Giampiero Galeazzi è stato un grande giornalista perché era un professionista, ma soprattutto perché aveva una grande autoironia. Era serio, ma non si prendeva sul serio. Un anti-trombone pieno di idee, come quella di un libro sui ristoranti accanto ai grandi impianti sportivi che mi propose ma che non riuscimmo mai a portare a termine.
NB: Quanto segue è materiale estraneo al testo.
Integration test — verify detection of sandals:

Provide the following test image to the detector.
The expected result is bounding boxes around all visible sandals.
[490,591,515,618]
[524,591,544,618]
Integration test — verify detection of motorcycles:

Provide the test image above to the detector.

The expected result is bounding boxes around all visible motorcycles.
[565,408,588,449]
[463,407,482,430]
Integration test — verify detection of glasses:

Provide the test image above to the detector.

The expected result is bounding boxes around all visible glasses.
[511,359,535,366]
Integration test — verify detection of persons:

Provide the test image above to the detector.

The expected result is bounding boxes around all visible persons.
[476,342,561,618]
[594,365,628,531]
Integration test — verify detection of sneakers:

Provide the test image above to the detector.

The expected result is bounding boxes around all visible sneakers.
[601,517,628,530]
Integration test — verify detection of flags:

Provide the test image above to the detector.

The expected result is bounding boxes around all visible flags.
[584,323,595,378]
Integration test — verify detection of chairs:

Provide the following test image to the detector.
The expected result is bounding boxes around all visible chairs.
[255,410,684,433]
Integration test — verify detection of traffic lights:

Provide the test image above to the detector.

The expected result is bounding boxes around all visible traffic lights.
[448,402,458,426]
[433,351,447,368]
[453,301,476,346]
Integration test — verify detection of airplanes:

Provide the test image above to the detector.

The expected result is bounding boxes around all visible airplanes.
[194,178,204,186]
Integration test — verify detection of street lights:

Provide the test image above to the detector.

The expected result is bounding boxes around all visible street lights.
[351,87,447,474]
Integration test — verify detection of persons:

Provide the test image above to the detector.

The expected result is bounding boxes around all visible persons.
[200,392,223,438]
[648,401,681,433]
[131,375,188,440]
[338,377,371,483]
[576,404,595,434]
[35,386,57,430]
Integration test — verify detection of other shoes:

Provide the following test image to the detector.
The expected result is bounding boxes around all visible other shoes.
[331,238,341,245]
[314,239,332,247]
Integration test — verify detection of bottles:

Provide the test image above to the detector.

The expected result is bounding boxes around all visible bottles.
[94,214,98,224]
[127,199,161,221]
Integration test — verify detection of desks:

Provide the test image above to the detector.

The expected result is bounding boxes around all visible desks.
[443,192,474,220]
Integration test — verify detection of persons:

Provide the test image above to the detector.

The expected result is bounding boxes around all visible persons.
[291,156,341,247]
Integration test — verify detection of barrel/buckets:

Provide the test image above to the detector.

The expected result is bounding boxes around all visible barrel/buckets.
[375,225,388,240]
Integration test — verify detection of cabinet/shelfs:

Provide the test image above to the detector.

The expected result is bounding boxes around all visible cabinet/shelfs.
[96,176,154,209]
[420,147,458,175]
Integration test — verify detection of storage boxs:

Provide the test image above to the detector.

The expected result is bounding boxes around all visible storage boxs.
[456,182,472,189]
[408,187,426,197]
Per mia massima colpa. Chi sa ridere di sé, conosce il suo valore. Non so se sia vera, ma me la raccontò proprio Giampiero, una delle battute più famose che giravano su di lui. Galeazzi torna in Rai dopo un periodo di ferie. “Giampiè dove sei stato?”. “Al centro benessere, da Messegué”. “E che te lo sei magnato?”. Più che scrivere un libro sui ristoranti, avrebbe dovuto scrivere un libro di ricordi. A me e al mio amico Dario Torromeo raccontò una serie di aneddoti fulminanti, facendo le ore piccole nel bar di un hotel di Neuchatel nel cantone svizzero francese, dove ci trovavamo per la coppa Davis. Uno ve lo sintetizzo. A furia di intervistarlo, una domenica sera l’Avvocato lo invita a cena nella sua villa. Con lui un po’ di membri assortiti del seguito. L’Avvocato pilucca e loro pure. Galeazzi, allora, prende metà vassoio di tutto. “Cavo Galeazzi, l’appetito non le manca" commenta Gianni Agnelli che poi si ritira per andare a dormire. “E com’è uscito, se so’ avventati sui vassoi, ‘sti zozzoni’”. Ci sarebbe anche quella della “valigetta de furore”, guest star Carlo De Benedetti. E tante altre. Ma la lascio per quelli di lassù, Giampiero, così farai ridere anche loro. Buon viaggio, vecchio mio.